Building I Want My MTG in public - what worked and what hurt

This is a slightly different kind of post: less about Magic, more about how this app was built. The intended reader is anyone considering similar architectural decisions on a side project, anyone curious about the engineering tradeoffs behind the product, or anyone who just likes post-mortems written before the project is finished.

Everything below is on GitHub and is open source. Code references in this post are real files in that repo; you can click through to verify any claim.

The stack at a glance

  • Web app: NestJS, TypeScript, server-rendered Handlebars views, Tailwind CSS, vanilla JavaScript on the client (no framework).
  • Database: PostgreSQL 18, managed via AWS Lightsail. TypeORM with synchronize: false. All schema changes go through migration files.
  • ETL: A separate Rust CLI called Scry (also open source), in its own repo, that pulls daily snapshots from MTGJSON and writes them to Postgres. Run from cron on the production server, not as a container.
  • API: Versioned REST at /api/v1/*, JWT and API key auth, OpenAPI spec served live, Redoc UI at /developer/docs, listed on RapidAPI.
  • MCP server: Separate npm package that talks to the API via a typed client generated from the OpenAPI spec.
  • Deploy: GitHub Actions to ghcr.io, SSH deploy to Lightsail. Service worker with versioned caches for cache-busting on releases.

What worked: the layered NestJS structure

The clearest architectural win has been the four-layer structure that NestJS encourages and we leaned into hard:

Controllers       -> Route handlers, validation
    |
Orchestrators     -> View assembly, query parsing, error mapping
    |
Services          -> Business logic, domain operations
    |
Repository Ports  -> Interfaces (abstractions)
    |
Repositories      -> TypeORM implementations

The split that paid off most was services depending on repository port interfaces, not on TypeORM directly. Every service in the codebase takes a port like CardRepositoryPort in its constructor. The implementation is bound in DatabaseModule via NestJS dependency injection. In tests, we mock the port. In production, the port resolves to a TypeORM-backed class.

The win: services have zero TypeORM knowledge. We can write integration tests against real Postgres and unit tests against mocked ports without maintaining two code paths.

The cost: more files. Every database entity has three pieces (ORM entity, repository, mapper). For a small project, this is overkill. For a project that ran to a few thousand cards then a few hundred thousand cards then API consumers and an MCP server, the seams paid off every time we needed to add a new consumer of an existing service.

What worked: a separate orchestrator layer

The other split that paid off was inserting an orchestrator layer between controllers and services. Orchestrators handle presentation concerns: assembling view DTOs, parsing query parameters into a SafeQueryOptions object, mapping domain exceptions to HTTP responses.

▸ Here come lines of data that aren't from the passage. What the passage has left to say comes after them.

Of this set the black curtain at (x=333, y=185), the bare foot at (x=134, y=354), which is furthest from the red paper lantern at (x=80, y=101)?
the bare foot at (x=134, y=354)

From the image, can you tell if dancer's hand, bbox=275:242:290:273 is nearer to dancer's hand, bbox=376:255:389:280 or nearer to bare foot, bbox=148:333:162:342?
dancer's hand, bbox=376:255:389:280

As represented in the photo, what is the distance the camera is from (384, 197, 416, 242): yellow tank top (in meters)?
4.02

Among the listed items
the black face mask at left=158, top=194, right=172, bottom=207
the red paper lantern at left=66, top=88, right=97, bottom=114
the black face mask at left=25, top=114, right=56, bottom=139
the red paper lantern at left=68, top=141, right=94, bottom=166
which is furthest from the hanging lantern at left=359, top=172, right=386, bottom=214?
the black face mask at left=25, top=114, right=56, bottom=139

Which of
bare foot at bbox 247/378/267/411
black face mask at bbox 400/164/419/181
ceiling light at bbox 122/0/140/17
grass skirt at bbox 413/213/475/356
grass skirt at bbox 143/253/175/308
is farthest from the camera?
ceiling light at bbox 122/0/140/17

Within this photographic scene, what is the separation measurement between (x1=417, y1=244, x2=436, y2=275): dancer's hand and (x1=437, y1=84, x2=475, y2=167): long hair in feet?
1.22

We put this in early without a strong rationale beyond “controllers should be thin.” A year later, when we built the API on top of the same services, the value was obvious: API controllers are also thin, also delegating to services, also reusing the same domain logic. The orchestrator was where the HTML-specific concerns lived, and removing the orchestrator from the API path was a single import change per controller.

If we had let view assembly leak into services, the API would have been a rewrite. Because we did not, it was a layer addition.

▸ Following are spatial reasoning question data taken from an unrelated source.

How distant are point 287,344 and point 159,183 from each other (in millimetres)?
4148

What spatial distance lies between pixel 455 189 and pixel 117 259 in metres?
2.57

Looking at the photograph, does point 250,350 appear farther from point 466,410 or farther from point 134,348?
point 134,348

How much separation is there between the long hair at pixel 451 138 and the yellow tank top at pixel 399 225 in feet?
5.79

What worked: API-first, with the UI as one consumer

The biggest unforced win was deciding that every UI feature also gets an API endpoint. The web app’s AJAX paginate/sort/filter logic, the inventory page’s quantity steppers, the transaction importer: all of them call /api/v1/* like any external consumer.

This is one of those decisions that costs nothing extra at the time and compounds over years. By the time we wanted to ship an API to external users, the API was already battle-tested by being the production backend for the website. There was no “now we build the public API” phase. We just exposed what was already there, polished the OpenAPI spec, and added rate limiting.

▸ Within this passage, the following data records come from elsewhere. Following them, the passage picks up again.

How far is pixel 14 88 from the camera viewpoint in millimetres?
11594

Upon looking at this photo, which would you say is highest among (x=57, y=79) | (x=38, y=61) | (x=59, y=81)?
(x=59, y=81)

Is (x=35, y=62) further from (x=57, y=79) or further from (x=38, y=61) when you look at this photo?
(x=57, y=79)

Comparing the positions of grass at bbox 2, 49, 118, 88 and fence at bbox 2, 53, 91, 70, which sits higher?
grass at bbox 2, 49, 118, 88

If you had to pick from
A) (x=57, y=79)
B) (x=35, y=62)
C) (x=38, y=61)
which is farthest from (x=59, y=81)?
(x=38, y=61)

The same decision paid off again when we built the MCP server. Generating a typed client from the OpenAPI spec took an afternoon. The typed client immediately caught a bug we had been carrying for months (a controller defined a PUT route, the client was sending PATCH). If we had been hand-writing the MCP client against an undocumented API surface, we would have shipped the bug.

What worked: Scry in a separate repo

The ETL tool (Scry) started life inside this repo as a Node.js script that grew into something large enough to warrant its own concerns. We split it out into a separate Rust binary in 2025.

The arguments for splitting were entirely about lifecycle, not performance:

  • Different deploy cadence. The website ships daily during active development. The ETL stabilizes for weeks at a time.
  • Different dependency surface. The website wants TypeScript and TypeORM. The ETL wants efficient JSON parsing, type safety on a long pipeline, and a small binary footprint.
  • Different failure modes. A website bug should not break the daily price ingest. An ingest bug should not require redeploying the website.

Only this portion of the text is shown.